━━━ Selected extract
Reparations for Slavery Yes or No?

by Jack

Argument in favor of reparations:  It’s been argued that blacks in America greatly contributed to economic growth and power of the Unites States in it’s early days because of slave labor.   And because of slavery, they were deprived of their rights, abused and lost substantial time to grow and prosper like everyone else.

The United States was responsible for this gross injustice and therefore the United States government ought to be held accountable and made to pay reparations.  Until the black segment of American society are financially compensated for their losses, this nation can never heal.

Because of slavery, racism continues and blacks were held back and never fully allowed to take part in those opportunities afforded white people, so the time has come to say we’re sorry as a nation and as a society, by way of substantial reparations!

Argument against reparations:  The United States government earns no money.  The money it has is take from the pockets of its citizens by way of taxes.  To take money from people today for an injustice that occurred over 150 years ago is an injustice in itself.
━━━━━━
━━━ Extracted information
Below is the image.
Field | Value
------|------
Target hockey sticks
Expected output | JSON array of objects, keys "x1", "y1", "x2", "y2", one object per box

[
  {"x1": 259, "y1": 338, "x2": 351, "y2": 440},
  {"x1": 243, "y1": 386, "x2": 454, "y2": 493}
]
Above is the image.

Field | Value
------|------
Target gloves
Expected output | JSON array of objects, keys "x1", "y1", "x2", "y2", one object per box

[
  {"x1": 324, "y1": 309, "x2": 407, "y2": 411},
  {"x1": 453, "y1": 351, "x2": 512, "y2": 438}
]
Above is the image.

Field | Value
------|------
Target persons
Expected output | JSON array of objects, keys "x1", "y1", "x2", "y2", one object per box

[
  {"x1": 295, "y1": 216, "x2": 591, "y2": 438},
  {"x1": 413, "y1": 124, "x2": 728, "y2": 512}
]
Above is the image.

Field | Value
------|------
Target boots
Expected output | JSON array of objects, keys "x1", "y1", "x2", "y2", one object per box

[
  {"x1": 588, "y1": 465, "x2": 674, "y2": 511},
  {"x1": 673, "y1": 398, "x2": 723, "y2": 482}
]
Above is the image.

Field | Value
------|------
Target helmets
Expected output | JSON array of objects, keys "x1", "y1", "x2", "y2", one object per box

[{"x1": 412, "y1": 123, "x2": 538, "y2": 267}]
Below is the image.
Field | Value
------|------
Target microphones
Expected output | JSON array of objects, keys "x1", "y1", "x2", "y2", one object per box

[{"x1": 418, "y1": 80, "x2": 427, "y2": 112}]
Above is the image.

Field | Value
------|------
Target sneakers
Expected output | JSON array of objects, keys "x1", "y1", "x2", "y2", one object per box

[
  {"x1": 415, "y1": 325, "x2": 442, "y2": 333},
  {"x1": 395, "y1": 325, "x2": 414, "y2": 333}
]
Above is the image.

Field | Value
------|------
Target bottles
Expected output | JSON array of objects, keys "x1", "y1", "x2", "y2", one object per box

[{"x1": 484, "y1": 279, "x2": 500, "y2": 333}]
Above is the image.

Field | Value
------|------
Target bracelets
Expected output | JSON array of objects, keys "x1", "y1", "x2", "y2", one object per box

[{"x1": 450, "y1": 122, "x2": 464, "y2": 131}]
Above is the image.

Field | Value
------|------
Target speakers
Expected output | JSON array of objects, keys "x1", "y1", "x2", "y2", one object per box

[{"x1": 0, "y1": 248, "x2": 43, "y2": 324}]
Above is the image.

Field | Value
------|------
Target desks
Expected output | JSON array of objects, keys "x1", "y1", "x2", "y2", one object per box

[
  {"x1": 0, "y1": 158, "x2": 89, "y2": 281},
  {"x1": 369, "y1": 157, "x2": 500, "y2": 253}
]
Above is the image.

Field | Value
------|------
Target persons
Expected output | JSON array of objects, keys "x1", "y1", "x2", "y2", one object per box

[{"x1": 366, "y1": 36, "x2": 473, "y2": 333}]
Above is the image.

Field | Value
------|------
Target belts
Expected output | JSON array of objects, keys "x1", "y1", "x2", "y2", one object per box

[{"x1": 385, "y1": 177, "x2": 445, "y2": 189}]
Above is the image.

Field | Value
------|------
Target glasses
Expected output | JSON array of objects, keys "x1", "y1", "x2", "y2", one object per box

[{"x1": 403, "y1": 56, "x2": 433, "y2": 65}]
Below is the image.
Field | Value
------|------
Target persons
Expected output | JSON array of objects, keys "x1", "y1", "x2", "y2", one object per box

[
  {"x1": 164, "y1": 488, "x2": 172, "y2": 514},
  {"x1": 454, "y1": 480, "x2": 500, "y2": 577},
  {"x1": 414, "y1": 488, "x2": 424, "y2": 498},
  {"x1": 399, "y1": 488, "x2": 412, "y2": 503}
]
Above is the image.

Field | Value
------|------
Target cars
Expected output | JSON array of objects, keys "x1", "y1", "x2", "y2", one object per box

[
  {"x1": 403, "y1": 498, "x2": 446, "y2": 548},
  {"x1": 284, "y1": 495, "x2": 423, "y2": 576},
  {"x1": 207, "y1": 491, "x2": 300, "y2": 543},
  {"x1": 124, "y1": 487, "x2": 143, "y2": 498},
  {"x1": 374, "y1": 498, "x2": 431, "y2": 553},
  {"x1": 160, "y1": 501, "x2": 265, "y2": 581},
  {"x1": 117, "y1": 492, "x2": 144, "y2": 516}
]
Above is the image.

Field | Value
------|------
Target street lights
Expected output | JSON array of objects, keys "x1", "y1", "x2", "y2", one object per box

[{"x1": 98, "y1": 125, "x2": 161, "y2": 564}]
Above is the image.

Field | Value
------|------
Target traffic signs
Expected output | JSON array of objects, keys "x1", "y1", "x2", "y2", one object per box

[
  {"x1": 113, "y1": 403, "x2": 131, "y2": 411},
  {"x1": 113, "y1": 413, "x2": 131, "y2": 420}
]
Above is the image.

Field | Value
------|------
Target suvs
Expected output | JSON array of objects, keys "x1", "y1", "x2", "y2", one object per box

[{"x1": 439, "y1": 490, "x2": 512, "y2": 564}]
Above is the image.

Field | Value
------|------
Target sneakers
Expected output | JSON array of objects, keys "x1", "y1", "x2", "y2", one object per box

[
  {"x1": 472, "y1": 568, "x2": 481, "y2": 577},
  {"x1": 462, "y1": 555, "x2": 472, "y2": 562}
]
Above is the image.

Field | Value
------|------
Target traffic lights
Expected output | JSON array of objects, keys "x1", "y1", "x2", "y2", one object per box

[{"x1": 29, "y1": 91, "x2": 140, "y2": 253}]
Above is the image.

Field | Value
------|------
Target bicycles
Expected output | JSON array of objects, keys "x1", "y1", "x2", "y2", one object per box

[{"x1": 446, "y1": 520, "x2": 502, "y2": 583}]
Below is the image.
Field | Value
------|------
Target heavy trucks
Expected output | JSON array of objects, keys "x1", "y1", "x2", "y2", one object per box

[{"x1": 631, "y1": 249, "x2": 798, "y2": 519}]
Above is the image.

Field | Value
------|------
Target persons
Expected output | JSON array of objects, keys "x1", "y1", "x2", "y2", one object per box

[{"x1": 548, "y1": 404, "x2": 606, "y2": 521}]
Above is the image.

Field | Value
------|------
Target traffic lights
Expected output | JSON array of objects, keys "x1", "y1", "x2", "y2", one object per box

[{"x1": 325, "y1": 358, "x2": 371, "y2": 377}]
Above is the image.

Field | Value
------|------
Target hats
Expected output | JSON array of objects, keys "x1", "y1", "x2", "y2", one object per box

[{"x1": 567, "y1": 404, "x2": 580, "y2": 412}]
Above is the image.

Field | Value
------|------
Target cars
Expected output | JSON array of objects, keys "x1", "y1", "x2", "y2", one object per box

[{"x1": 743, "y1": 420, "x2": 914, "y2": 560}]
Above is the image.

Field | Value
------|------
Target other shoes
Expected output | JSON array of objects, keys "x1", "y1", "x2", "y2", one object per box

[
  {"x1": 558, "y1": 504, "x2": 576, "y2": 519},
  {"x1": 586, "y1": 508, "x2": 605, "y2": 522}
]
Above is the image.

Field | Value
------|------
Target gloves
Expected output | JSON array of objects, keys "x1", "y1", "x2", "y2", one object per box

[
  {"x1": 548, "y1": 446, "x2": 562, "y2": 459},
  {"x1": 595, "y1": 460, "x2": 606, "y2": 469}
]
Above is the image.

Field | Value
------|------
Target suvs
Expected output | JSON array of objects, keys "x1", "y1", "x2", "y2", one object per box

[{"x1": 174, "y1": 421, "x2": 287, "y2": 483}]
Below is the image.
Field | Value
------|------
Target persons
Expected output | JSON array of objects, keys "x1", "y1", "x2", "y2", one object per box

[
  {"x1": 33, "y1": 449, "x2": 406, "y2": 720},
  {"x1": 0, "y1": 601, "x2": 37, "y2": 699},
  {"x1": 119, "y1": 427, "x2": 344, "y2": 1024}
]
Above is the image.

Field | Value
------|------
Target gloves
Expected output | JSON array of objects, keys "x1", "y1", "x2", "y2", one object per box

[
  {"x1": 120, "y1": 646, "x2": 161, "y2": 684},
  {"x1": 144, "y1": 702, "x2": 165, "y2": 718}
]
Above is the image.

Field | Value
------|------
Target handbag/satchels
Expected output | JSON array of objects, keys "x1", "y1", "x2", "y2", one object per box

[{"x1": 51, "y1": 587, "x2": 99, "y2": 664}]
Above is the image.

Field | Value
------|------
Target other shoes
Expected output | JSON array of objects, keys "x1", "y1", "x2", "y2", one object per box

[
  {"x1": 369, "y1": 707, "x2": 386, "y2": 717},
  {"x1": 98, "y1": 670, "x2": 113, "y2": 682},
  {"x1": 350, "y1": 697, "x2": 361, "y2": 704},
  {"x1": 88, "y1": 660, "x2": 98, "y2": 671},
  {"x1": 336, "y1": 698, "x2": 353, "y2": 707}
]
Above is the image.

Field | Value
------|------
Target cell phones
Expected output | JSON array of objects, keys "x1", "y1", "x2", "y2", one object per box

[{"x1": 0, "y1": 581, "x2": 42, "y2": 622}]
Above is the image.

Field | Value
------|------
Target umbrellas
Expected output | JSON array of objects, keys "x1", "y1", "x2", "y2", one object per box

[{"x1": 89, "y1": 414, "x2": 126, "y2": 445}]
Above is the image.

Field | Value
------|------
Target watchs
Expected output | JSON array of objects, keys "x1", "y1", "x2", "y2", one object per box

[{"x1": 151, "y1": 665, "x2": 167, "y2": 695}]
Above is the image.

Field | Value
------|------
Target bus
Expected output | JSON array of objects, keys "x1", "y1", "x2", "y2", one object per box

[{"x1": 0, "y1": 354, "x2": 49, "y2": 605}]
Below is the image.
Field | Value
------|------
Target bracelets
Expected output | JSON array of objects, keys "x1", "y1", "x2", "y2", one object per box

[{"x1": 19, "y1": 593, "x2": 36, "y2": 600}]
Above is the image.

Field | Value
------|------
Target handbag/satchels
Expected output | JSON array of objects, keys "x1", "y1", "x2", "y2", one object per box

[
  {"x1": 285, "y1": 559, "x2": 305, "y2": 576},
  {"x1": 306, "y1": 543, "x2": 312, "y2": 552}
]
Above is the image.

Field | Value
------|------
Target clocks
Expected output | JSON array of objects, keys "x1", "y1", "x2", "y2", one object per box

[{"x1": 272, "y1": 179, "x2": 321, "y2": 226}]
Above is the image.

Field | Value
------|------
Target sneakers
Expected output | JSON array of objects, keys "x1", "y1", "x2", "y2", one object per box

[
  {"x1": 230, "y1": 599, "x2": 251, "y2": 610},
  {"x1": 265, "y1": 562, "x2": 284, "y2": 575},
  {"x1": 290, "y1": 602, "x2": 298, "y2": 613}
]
━━━━━━
■ **Requirement**
Answer these questions about the text on reparations for slavery:
(a) What does the argument in favor say slavery deprived blacks of?
(b) In the argument against, how does the government get the money it has?
(c) How long ago does the argument against say the injustice occurred?

■ **Output for this exercise**
(a) Their rights.
(b) It takes it from its citizens' pockets through taxes.
(c) Over 150 years ago.